### What you have to do
Starting at the line containing "Considering this view, is" and ending at the end of the entries, output those entries as a two-column CSV with the headers input and output. Give one row per entry, holding its text and its answer, and put each value in a single quoted field with line breaks replaced by spaces.

** Start of Listing **

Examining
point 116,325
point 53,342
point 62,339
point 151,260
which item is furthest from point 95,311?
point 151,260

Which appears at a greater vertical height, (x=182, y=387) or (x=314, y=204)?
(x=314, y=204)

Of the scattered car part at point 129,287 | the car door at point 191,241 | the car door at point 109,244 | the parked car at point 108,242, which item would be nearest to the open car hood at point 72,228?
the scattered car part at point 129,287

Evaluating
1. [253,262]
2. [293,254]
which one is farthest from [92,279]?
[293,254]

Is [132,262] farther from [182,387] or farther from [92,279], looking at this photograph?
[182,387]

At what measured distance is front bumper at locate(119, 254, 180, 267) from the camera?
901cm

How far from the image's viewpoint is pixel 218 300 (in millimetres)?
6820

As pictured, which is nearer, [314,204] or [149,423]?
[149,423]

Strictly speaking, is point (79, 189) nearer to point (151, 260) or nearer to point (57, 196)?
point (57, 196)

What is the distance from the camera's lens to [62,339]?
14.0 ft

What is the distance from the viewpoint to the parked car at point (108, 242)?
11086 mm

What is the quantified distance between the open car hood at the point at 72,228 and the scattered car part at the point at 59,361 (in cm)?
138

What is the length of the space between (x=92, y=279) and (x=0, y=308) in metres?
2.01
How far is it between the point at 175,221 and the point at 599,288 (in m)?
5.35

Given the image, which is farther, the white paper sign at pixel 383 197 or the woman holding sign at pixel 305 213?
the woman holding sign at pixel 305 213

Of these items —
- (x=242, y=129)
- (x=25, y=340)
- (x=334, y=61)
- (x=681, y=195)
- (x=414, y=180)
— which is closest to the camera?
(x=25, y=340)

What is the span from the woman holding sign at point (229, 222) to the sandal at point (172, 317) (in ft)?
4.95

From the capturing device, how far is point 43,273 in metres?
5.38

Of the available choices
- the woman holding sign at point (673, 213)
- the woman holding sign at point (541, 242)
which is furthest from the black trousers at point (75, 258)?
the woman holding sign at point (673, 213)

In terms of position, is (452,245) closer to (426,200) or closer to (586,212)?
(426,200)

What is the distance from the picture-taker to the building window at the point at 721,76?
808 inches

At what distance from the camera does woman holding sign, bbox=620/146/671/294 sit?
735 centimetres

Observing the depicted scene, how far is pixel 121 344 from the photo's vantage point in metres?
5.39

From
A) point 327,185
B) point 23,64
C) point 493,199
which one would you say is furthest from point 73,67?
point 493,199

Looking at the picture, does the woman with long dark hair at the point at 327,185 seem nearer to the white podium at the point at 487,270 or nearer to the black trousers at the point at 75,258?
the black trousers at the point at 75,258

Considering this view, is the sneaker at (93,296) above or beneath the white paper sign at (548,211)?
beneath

** End of Listing **

### Final answer
input,output
"Considering this view, is the sneaker at (93,296) above or beneath the white paper sign at (548,211)?","beneath"